DOKUMENTTEXT:
=-=-=
Antrag der Länder Nordrhein-Westfalen, Bremen, Berlin, Hamburg, Brandenburg
Gesetz zur Bekämpfung der Zwangsheirat und zum besseren Schutz der Opfer von Zwangsheirat sowie zur Änderung weiterer aufenthalts- und asylrechtlicher Vorschriften

Punkt 9 der 882. Sitzung des Bundesrates am 15. April 2011

Der Bundesrat möge beschließen, zu dem vom Deutschen Bundestag am 17. März 2011 verabschiedeten Gesetz gemäß Artikel 77 Absatz 2 des Grundgesetzes die Einberufung des Vermittlungsausschusses aus folgendem Grund zu verlangen:

Zu Artikel 1 Nummer 2 ( § 8 Absatz 3 AufenthG)

Artikel 1 Nummer 2 wird wie folgt gefasst:,Dem Wortlaut des § 8 Absatz 3 wird folgender Satz vorangestellt:

"Vor der Verlängerung der Aufenthaltserlaubnis ist festzustellen, ob der Ausländer einer etwaigen Pflicht zur ordnungsgemäßen Teilnahme am Integrationskurs nachgekommen ist.""
=-=-=
EXTRAHIERTE EINTRÄGE:
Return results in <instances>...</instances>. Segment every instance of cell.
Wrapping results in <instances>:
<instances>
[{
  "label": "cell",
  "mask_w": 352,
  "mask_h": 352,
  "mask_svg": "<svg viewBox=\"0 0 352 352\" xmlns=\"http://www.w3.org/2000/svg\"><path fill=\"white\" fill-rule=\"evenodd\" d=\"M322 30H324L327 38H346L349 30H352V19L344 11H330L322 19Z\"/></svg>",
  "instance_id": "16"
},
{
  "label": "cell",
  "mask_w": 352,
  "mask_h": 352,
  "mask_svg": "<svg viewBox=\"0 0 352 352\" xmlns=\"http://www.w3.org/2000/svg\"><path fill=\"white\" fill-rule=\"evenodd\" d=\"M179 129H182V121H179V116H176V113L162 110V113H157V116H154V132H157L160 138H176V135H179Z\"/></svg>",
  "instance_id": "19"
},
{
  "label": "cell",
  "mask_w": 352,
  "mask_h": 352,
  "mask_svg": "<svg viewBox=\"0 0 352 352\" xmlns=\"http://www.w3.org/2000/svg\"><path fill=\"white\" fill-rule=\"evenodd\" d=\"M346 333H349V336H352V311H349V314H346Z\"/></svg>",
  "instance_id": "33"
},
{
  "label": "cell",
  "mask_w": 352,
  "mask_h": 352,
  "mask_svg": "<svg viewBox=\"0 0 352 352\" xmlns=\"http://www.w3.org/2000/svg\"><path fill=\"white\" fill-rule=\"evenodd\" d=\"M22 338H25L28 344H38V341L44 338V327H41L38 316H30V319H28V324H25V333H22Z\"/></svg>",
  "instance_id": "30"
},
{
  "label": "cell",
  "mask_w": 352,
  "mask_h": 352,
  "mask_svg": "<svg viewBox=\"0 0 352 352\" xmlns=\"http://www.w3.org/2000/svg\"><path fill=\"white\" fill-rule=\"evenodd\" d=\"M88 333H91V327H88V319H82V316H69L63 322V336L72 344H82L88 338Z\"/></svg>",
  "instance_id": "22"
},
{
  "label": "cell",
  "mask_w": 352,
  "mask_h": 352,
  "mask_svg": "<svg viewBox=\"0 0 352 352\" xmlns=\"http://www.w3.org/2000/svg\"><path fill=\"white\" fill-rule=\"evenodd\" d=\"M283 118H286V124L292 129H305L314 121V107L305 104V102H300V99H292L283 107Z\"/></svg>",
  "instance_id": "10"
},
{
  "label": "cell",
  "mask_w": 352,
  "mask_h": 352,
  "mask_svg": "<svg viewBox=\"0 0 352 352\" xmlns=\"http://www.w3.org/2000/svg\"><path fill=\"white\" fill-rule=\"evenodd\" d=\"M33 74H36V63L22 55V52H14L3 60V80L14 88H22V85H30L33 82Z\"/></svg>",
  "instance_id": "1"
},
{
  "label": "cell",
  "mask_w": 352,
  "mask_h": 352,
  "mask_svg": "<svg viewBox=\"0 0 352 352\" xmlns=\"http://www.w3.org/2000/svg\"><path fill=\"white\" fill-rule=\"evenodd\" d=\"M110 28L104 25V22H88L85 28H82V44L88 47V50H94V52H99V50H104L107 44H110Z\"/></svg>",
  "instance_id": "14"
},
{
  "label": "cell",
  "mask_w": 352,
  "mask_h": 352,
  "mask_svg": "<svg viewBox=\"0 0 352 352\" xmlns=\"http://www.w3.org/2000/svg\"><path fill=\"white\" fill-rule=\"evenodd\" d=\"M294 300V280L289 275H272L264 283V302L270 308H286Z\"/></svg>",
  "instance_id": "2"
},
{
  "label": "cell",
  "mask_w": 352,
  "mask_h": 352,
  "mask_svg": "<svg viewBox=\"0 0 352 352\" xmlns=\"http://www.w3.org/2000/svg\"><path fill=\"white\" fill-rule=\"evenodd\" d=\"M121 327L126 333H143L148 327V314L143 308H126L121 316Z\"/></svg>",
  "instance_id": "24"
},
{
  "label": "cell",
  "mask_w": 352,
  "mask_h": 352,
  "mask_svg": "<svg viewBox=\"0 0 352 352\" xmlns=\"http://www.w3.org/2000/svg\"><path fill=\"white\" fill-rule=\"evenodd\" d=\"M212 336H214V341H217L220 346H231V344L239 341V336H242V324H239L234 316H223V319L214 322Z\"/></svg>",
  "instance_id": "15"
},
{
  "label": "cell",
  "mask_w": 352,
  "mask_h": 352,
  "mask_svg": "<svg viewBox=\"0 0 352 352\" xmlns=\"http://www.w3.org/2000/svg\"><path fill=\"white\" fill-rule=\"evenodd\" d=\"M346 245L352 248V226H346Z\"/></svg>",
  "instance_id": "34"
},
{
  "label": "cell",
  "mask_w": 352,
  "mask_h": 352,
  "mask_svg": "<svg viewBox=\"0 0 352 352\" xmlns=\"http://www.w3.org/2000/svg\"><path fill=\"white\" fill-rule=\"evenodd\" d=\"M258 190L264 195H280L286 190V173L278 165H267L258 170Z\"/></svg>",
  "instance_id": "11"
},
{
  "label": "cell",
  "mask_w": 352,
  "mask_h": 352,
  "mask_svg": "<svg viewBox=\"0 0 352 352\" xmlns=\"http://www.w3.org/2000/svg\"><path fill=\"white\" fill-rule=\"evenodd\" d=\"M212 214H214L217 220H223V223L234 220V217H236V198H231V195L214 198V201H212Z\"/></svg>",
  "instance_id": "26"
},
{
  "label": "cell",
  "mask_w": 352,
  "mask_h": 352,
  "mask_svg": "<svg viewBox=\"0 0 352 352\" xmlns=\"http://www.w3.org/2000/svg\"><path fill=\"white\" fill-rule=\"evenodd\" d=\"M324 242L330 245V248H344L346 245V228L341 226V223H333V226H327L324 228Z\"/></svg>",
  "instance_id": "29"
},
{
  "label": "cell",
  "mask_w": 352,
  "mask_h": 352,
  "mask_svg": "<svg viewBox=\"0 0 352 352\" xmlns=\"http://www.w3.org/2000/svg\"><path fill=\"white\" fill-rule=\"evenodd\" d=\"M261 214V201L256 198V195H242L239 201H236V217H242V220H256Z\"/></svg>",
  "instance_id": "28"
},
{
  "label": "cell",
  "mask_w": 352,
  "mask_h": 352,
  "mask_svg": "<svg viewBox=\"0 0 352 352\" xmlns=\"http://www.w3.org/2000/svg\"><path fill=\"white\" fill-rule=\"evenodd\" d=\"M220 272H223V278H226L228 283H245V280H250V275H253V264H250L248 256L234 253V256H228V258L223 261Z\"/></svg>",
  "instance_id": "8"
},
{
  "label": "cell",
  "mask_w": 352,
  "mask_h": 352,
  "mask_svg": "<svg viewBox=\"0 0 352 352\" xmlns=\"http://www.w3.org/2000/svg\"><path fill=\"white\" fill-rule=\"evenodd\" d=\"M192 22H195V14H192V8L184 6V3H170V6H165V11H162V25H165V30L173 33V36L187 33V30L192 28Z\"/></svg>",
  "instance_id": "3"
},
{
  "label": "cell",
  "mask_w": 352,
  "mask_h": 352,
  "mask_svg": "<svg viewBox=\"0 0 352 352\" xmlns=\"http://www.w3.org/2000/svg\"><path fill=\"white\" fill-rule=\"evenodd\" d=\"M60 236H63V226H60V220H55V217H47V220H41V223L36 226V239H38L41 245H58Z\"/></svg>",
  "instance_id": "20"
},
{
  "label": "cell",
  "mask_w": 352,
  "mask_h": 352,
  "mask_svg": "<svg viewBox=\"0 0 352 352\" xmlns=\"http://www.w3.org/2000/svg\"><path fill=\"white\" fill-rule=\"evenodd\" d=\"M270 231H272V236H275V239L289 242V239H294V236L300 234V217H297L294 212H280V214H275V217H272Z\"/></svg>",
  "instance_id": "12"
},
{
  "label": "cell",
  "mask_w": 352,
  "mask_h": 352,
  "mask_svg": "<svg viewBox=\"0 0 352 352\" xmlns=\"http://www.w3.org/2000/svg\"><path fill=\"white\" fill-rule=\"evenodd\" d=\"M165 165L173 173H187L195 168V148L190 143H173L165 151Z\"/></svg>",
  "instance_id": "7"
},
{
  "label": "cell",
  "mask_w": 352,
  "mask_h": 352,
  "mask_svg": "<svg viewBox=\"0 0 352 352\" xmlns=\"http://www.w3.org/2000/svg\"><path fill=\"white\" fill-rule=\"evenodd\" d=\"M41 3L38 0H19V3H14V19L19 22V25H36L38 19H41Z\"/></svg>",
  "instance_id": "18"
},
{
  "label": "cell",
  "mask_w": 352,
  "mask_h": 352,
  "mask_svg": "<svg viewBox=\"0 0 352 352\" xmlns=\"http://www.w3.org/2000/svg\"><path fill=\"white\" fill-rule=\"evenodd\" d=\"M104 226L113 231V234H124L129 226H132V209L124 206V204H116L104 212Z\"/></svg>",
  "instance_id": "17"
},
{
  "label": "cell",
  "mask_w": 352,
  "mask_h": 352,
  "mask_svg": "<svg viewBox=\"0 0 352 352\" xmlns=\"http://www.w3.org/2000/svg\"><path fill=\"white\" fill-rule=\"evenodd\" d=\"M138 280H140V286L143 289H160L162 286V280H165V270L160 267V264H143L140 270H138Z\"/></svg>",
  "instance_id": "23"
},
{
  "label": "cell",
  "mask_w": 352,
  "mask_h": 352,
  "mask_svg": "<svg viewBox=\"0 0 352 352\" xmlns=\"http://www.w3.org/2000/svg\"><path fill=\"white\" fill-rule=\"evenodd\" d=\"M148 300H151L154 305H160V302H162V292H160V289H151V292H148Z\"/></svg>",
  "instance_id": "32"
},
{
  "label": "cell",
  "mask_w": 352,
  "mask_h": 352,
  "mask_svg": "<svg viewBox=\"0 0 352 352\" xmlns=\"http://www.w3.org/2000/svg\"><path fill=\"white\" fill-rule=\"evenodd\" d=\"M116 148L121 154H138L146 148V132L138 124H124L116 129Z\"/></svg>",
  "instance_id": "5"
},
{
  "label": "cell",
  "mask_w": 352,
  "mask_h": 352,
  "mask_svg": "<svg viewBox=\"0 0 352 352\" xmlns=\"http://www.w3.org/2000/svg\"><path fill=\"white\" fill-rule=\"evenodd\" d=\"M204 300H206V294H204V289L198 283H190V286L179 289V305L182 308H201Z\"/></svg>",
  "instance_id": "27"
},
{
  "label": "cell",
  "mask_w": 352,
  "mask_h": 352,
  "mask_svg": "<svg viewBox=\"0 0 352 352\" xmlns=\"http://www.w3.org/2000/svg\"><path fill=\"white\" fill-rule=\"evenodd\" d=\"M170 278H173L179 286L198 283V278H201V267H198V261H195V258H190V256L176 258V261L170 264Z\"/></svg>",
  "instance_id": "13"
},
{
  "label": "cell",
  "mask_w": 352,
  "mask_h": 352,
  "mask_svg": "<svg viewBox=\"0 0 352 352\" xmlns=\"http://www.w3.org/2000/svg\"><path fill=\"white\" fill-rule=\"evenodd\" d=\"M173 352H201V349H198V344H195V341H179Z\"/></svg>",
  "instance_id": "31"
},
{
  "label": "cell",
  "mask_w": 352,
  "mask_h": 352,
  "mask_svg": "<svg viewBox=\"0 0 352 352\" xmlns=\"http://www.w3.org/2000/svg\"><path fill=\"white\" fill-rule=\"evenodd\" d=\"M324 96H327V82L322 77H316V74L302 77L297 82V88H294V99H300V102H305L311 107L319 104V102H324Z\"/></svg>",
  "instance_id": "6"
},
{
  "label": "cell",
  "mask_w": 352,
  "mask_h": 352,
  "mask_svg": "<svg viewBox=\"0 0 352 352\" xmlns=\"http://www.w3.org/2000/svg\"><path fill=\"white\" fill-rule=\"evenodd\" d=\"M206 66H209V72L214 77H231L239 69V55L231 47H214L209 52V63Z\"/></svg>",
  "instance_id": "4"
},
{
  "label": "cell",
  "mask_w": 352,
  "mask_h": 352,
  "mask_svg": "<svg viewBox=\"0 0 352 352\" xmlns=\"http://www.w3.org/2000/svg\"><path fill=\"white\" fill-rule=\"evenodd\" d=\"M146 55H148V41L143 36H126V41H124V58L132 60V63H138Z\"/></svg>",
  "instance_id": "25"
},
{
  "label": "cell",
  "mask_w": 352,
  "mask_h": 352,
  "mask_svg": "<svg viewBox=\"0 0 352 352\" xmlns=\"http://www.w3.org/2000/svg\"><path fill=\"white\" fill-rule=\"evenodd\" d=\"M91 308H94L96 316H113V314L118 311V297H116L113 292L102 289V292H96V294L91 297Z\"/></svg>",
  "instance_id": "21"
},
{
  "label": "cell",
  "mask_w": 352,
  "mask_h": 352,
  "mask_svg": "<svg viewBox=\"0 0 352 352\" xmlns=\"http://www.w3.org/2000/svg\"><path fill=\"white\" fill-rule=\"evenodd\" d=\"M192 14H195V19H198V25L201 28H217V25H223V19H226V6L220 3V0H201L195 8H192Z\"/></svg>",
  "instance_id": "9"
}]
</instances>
=-=-=
AUFGABE:
Nimm den Antrag zum Gesetz gegen Zwangsheirat nach seinem letzten Satz wieder auf und schreib ihn weiter.

ERGEBNIS:
Begründung:

Die im Gesetzesbeschluss enthaltene Vorgabe, dass eine Aufenthaltserlaubnis für den Fall des Nichtbestehens eines Integrationskurses um höchstens ein Jahr verlängert werden kann, ist angesichts der Erfahrungen im Zusammenhang mit Integrationskursen als weder erforderlich noch zielführend zu streichen.

Das Aufenthaltsgesetz verfügt in Bezug auf die Integration von rechtmäßig auf Dauer im Bundesgebiet lebenden Ausländern über ein ausdifferenziertes und angemessenes System von Regelungen und Instrumenten, die den in § 43 des Gesetzes geregelten Grundsatz des Förderns und Forderns umsetzen. Dabei stehen der Verpflichtung bzw. dem Angebot zur freiwilligen Teilnahme am Integrationskurs Sanktionsinstrumente im Fall einer pflichtwidrigen Nichtteilnahme gegenüber. Das bestehende System hat sich aus Sicht des Bundesrates bewährt.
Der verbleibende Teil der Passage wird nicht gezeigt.